▶ **Exercise requirements**: From the passage on the parish church at the end of Anne Street, pull out the part that begins with "The building of" and ends after "the first floor.", copying it word for word.

Dawson Street was first laid out by Joshua Dawson around 1707-9 with South Anne Street following shortly after around 1718, connecting Dawson Street directly with Grafton Street.

===1720 church===
In 1720, the most prominent and visible location bookending Anne Street was chosen as the site of the new parish church terminating the vista.

The building of the church in baroque style commenced around 1720, to a design by Isaac Wills or Thomas Burgh. It bears a resemblance to the baroque Church of the Gesù and the San Giacomo degli Incurabili in Rome for the base with the top resembling that of the Sant'Agnese in Agone. The original façade was never completed above the first floor.

It features in Charles Brooking's map of Dublin (1728) as well as in illustrations of the church in the Victoria and Albert Museum which was completed by James Thornhill prior to his death in 1734.

===1868 church===
The current façade dates to 1868.

▶ **Data**:
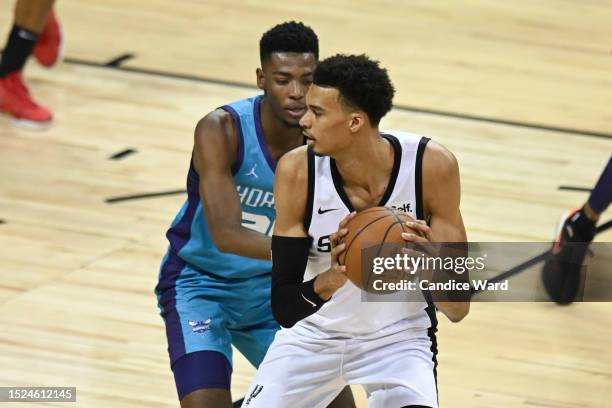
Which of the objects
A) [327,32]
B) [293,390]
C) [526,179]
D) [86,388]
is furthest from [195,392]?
[327,32]

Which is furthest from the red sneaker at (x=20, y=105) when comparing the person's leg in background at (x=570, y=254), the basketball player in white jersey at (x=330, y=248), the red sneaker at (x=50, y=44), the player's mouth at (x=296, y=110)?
the basketball player in white jersey at (x=330, y=248)

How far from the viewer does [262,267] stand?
4.72 metres

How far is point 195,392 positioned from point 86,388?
1.16 metres

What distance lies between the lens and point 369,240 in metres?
3.79

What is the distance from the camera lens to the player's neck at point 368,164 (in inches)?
160

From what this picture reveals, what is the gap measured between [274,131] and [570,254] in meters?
2.38

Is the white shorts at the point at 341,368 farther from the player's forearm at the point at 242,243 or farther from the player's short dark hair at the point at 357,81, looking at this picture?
the player's short dark hair at the point at 357,81

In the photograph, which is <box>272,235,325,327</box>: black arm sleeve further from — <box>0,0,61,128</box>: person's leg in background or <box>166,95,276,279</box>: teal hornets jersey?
<box>0,0,61,128</box>: person's leg in background

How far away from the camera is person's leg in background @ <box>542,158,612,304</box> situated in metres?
6.42

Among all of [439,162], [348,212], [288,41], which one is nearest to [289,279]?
[348,212]

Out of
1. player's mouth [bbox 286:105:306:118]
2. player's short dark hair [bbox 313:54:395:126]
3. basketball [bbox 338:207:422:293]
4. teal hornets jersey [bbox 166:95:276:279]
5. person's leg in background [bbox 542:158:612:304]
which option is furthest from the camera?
person's leg in background [bbox 542:158:612:304]

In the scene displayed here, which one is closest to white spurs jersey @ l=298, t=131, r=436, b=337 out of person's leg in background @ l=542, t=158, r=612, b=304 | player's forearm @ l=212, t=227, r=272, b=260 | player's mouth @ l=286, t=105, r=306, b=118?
player's forearm @ l=212, t=227, r=272, b=260

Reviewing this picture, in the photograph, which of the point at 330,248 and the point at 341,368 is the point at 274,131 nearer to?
the point at 330,248

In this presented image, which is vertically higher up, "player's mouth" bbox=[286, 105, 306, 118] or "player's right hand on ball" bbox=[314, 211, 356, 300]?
"player's mouth" bbox=[286, 105, 306, 118]
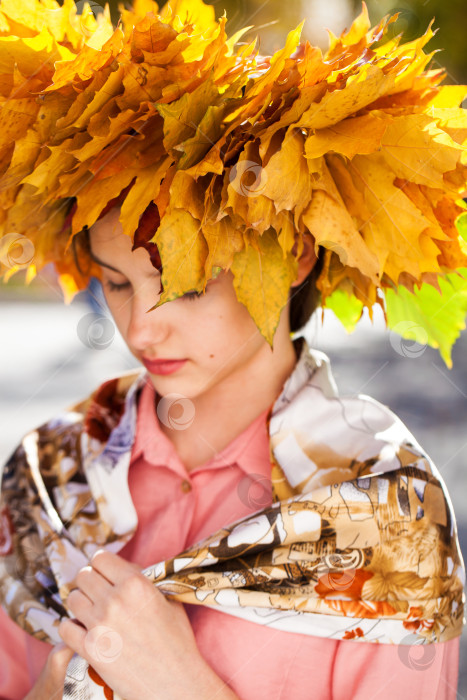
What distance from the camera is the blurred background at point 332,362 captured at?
4.73 metres

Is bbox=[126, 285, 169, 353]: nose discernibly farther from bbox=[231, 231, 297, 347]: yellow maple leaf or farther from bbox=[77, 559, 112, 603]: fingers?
bbox=[77, 559, 112, 603]: fingers

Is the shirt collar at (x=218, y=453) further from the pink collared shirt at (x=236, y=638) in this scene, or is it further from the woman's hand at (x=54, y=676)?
the woman's hand at (x=54, y=676)

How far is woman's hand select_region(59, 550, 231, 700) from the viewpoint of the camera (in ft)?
3.36

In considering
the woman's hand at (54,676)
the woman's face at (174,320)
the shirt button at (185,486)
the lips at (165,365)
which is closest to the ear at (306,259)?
the woman's face at (174,320)

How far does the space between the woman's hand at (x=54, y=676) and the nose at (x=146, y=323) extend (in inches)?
20.0

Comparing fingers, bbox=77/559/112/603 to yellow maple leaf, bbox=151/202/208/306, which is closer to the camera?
yellow maple leaf, bbox=151/202/208/306

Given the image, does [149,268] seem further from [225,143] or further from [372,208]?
[372,208]

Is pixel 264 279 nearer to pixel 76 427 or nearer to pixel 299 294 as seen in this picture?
pixel 299 294

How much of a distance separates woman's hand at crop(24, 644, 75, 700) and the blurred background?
211cm

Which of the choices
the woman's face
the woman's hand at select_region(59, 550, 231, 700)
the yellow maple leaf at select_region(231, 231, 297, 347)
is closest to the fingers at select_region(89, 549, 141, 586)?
the woman's hand at select_region(59, 550, 231, 700)

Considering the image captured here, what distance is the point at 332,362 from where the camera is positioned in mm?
7387

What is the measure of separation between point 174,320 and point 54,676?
60cm

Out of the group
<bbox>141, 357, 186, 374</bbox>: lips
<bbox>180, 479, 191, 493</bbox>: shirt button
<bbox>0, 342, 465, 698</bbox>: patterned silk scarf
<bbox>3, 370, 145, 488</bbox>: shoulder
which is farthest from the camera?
<bbox>3, 370, 145, 488</bbox>: shoulder

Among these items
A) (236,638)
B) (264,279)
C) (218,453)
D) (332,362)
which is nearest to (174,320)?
(264,279)
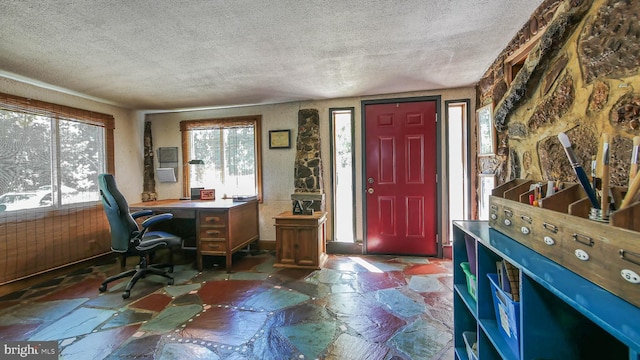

▶ **Solution to this task**:
The building of the church in baroque style commenced around 1720, to a design by Isaac Wills or Thomas Burgh. It bears a resemblance to the baroque Church of the Gesù and the San Giacomo degli Incurabili in Rome for the base with the top resembling that of the Sant'Agnese in Agone. The original façade was never completed above the first floor.